======== RECORD EXTRACTS ========

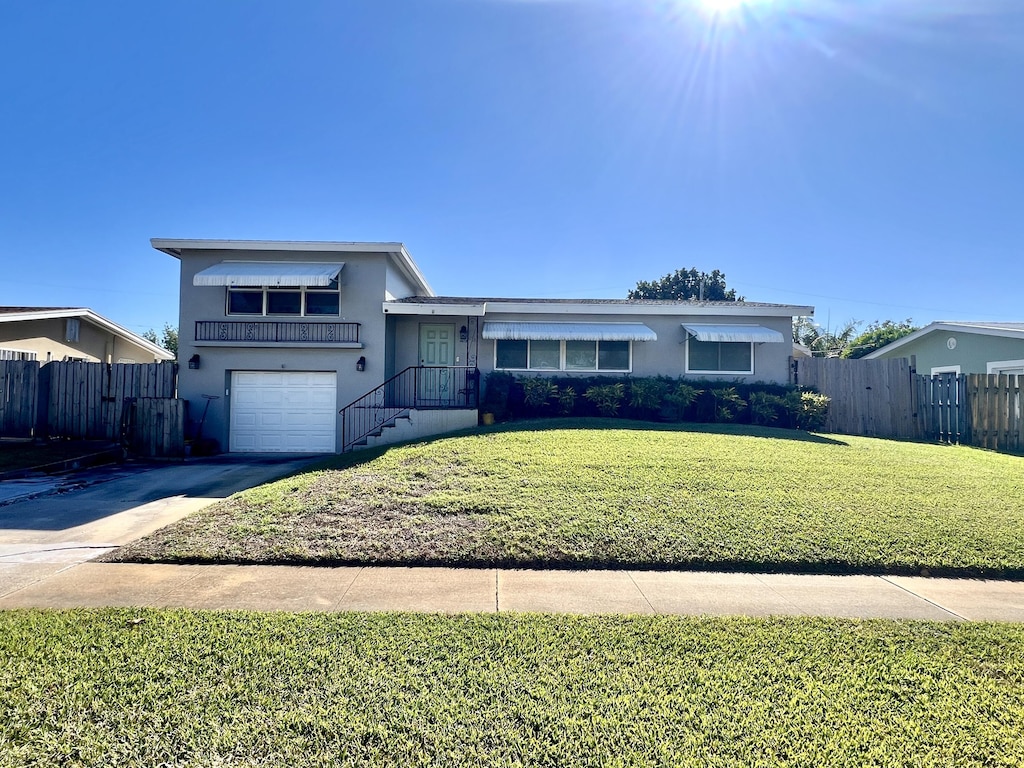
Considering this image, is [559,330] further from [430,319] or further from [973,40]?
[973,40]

========
======== RECORD EXTRACTS ========

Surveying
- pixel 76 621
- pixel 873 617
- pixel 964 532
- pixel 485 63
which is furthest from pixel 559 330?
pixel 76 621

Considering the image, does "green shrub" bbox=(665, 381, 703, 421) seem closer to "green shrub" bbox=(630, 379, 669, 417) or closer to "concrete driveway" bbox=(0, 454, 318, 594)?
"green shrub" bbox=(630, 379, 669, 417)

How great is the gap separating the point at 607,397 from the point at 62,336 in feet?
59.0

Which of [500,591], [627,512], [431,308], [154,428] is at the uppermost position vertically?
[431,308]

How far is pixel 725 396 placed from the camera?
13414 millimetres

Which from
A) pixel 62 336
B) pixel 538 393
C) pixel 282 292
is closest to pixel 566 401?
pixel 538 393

========

-- WHAT TO WORK ON --
Pull out every line from the records above that contains the word "pixel".

-- EXERCISE ANSWER --
- pixel 76 621
- pixel 873 617
- pixel 964 532
- pixel 485 63
which is furthest from pixel 559 330?
pixel 76 621
How far is pixel 725 396 placed from the camera?
A) pixel 62 336
B) pixel 538 393
C) pixel 282 292
is closest to pixel 566 401?
pixel 538 393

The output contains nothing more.